EDIT: Aaand it turns out the type annotations were a red herring. With
nothing else changed but adding the type annotations back in, I
saw the following when benchmarking the whole program. The type
annotations improve rather than degrade performance; as expected.
❮ hyperfine --warmup 1 'julia -p 3 -O3 binary-trees-ab-untyped-struct.jl 21 > myoutput21.txt'
Benchmark #1: julia -p 3 -O3 binary-trees-ab-untyped-struct.jl 21 > myoutput21.txt
Time (mean ± σ): 19.054 s ± 3.582 s [User: 37.494 s, System: 1.082 s]

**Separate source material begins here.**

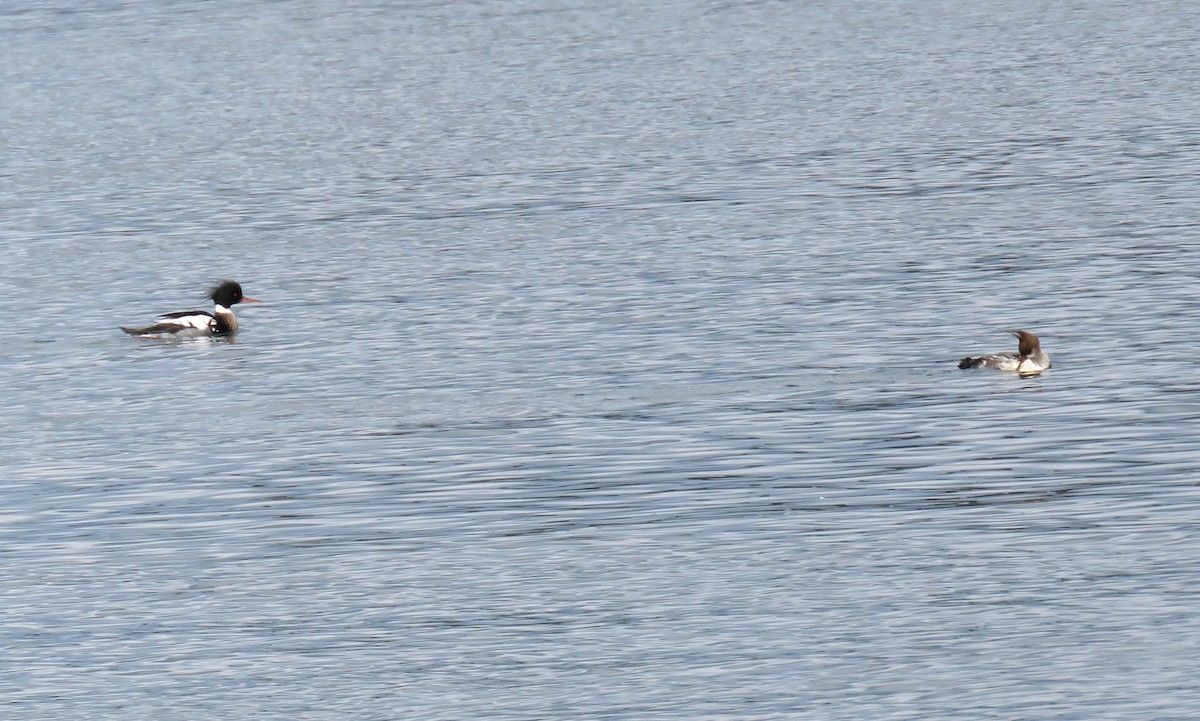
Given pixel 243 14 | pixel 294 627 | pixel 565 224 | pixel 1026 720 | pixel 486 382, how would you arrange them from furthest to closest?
pixel 243 14, pixel 565 224, pixel 486 382, pixel 294 627, pixel 1026 720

Range (min … max): 17.351 s … 29.153 s 10 runs
Warning: Statistical outliers were detected. Consider re-running this benchmark on a quiet PC without any interferences from other programs. It might help to use the '--warmup' or '--prepare' options.
~/repos/benchmark-game/binary-trees master* ⇡ 3m 29s
❯ hyperfine --warmup 1 'julia -p 3 -O3 binary-trees-ab-retyped-struct.jl 21 > myoutput21.txt'
Benchmark #1: julia -p 3 -O3 binary-trees-ab-retyped-struct.jl 21 > myoutput21.txt
Time (mean ± σ): 13.234 s ± 0.758 s [User: 28.711 s, System: 1.082 s]
Range (min … max): 12.736 s … 15.224 s 10 runs
Something else I changed caused the speedup; not the untyped fields.